任务目标 1 ->
请根据下面关于 charCodeAt() 的摘录，回答以下问题：
(a) charCodeAt() 方法返回的整数在什么范围之内？
(b) 如果 index 超出范围，charCodeAt() 会返回什么？
(c) Unicode 码点的范围是从多少到多少？

选定摘录 ->

----

当前位置：文江博客知识库简体中文文档 Web JavaScript Reference Global_Objects String charCodeAt

String.prototype.charCodeAt() - JavaScript 编辑

charCodeAt() 方法返回 0 到 65535 之间的整数，表示给定索引处的 UTF-16 代码单元

UTF-16 编码单元匹配能用一个 UTF-16 编码单元表示的 Unicode 码点。如果 Unicode 码点不能用一个 UTF-16 编码单元表示（因为它的值大于0xFFFF），则所返回的编码单元会是这个码点代理对的第一个编码单元) 。如果你想要整个码点的值，使用 codePointAt()。

语法

str.charCodeAt(index)

参数

index: 一个大于等于 0，小于字符串长度的整数。如果不是一个数值，则默认为 0。

返回值

指定 index 处字符的 UTF-16 代码单元值的一个数字；如果 index 超出范围，charCodeAt() 返回 NaN。

描述

Unicode 码点（code points）的范围从 0 到 1114111 (0x10FFFF）。开头的 128 个 Unicode 编码单元和 ASCII 字符编码一样。（关于 Unicode 的更多信息，可查看 JavaScript Guide。）

注意：，charCodeAt 总是返回一个小于 65,536 的值。这是因为高位编码单元（higher code point）使用一对（低位编码 lower valued）代理伪字符（"surrogate" pseudo-characters）来表示，从而构成一个真正的字符。

因此，为了检查（或重现）65536 及以上编码字符的完整字符，需要在获取 charCodeAt(i) 的值的同时获取 charCodeAt(i+1) 的值（如同用两个字母操纵一个字符串），或者改为获取 codePointAt(i) 的值。参看下面例 2 和例 3。

----

所给记录 ->

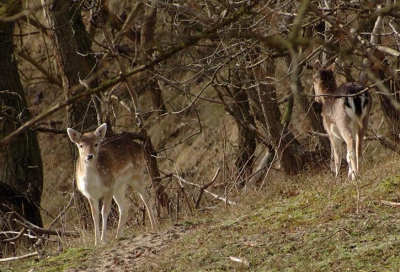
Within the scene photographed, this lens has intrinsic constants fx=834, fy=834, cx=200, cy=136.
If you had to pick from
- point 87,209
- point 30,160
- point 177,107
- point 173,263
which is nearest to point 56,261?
point 173,263

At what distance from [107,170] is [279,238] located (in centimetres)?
410

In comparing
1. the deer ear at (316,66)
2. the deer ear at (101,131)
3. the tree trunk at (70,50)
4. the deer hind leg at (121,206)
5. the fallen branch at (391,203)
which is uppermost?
the tree trunk at (70,50)

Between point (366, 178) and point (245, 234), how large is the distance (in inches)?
74.8

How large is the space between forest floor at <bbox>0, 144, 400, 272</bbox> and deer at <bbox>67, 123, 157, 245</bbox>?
898 millimetres

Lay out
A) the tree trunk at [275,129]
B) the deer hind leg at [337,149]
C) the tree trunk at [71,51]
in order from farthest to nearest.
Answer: the tree trunk at [71,51], the tree trunk at [275,129], the deer hind leg at [337,149]

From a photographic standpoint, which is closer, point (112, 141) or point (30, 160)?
point (112, 141)

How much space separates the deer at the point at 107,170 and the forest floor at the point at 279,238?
2.94 ft

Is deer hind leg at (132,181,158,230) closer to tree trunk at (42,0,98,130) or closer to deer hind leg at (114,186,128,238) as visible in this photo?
deer hind leg at (114,186,128,238)

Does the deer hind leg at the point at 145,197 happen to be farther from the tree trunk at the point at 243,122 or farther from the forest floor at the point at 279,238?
the tree trunk at the point at 243,122

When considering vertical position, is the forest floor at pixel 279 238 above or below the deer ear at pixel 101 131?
below

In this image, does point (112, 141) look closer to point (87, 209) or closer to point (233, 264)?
point (87, 209)

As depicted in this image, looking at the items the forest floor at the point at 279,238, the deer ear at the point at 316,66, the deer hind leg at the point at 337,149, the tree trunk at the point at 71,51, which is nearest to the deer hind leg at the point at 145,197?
the forest floor at the point at 279,238

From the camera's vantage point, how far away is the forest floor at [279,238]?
648 cm

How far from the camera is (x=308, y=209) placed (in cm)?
809
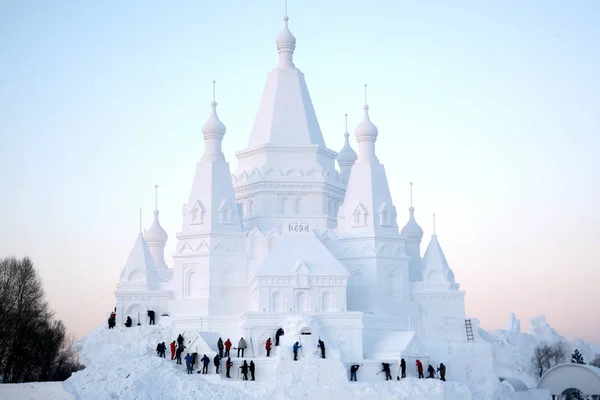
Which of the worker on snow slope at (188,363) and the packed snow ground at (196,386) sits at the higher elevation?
the worker on snow slope at (188,363)

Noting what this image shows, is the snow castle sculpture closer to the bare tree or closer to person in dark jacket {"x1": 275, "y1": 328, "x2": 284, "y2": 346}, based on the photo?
person in dark jacket {"x1": 275, "y1": 328, "x2": 284, "y2": 346}

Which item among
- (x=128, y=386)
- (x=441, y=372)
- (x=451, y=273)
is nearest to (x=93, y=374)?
(x=128, y=386)

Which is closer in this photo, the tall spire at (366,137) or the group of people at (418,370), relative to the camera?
the group of people at (418,370)

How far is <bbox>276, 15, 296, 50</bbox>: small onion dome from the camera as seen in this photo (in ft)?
179

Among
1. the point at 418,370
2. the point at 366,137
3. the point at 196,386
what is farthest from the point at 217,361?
the point at 366,137

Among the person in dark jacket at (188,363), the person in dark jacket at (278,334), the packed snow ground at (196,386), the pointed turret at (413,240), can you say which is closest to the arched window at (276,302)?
the person in dark jacket at (278,334)

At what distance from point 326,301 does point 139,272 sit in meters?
9.59

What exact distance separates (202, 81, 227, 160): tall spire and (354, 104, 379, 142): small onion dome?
20.5 feet

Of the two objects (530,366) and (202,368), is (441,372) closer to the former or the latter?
(202,368)

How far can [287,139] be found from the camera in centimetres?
5284

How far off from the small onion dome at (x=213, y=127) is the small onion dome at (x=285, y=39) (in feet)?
18.4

----

任务目标 2 -> 请逐字照录上面记录中从含有“As depicted in”的那一行开始、到记录末尾结束的各行，首尾两行都包括在内，答案中不要放入图片。

完整解答 1 ->
(a) 0 到 65535 之间。
(b) 返回 NaN。
(c) 从 0 到 1114111（0x10FFFF）。

完整解答 2 ->
As depicted in this image, looking at the items the forest floor at the point at 279,238, the deer ear at the point at 316,66, the deer hind leg at the point at 337,149, the tree trunk at the point at 71,51, which is nearest to the deer hind leg at the point at 145,197?
the forest floor at the point at 279,238

From the camera's vantage point, how far away is the forest floor at [279,238]?
648 cm

How far from the camera is (x=308, y=209) placed (in cm)?
809
Which of the worker on snow slope at (188,363) and the packed snow ground at (196,386) sits at the higher elevation?
the worker on snow slope at (188,363)

Noting what this image shows, is the snow castle sculpture closer to the bare tree or closer to person in dark jacket {"x1": 275, "y1": 328, "x2": 284, "y2": 346}, based on the photo?
person in dark jacket {"x1": 275, "y1": 328, "x2": 284, "y2": 346}

Which item among
- (x=128, y=386)
- (x=441, y=372)
- (x=451, y=273)
is nearest to (x=93, y=374)?
(x=128, y=386)

Which is closer in this photo, the tall spire at (366,137) or the group of people at (418,370), relative to the camera?
the group of people at (418,370)

How far is <bbox>276, 15, 296, 50</bbox>: small onion dome from the camera as seen in this photo (in ft)?
179

Among
1. the point at 418,370
2. the point at 366,137
3. the point at 196,386
what is farthest from the point at 217,361?
the point at 366,137

Among the person in dark jacket at (188,363), the person in dark jacket at (278,334), the packed snow ground at (196,386), the pointed turret at (413,240), can you say which is closest to the arched window at (276,302)?
the person in dark jacket at (278,334)

At what distance from point 326,301 does point 139,272 sit in meters?
9.59

What exact distance separates (202, 81, 227, 160): tall spire and (354, 104, 379, 142): small onion dome?
20.5 feet

Of the two objects (530,366) and (202,368), is (441,372) closer to the former or the latter?
(202,368)

How far can [287,139] be found from the camera in centimetres?
5284

How far off from the small onion dome at (x=213, y=127) is the small onion dome at (x=285, y=39) (in feet)?
18.4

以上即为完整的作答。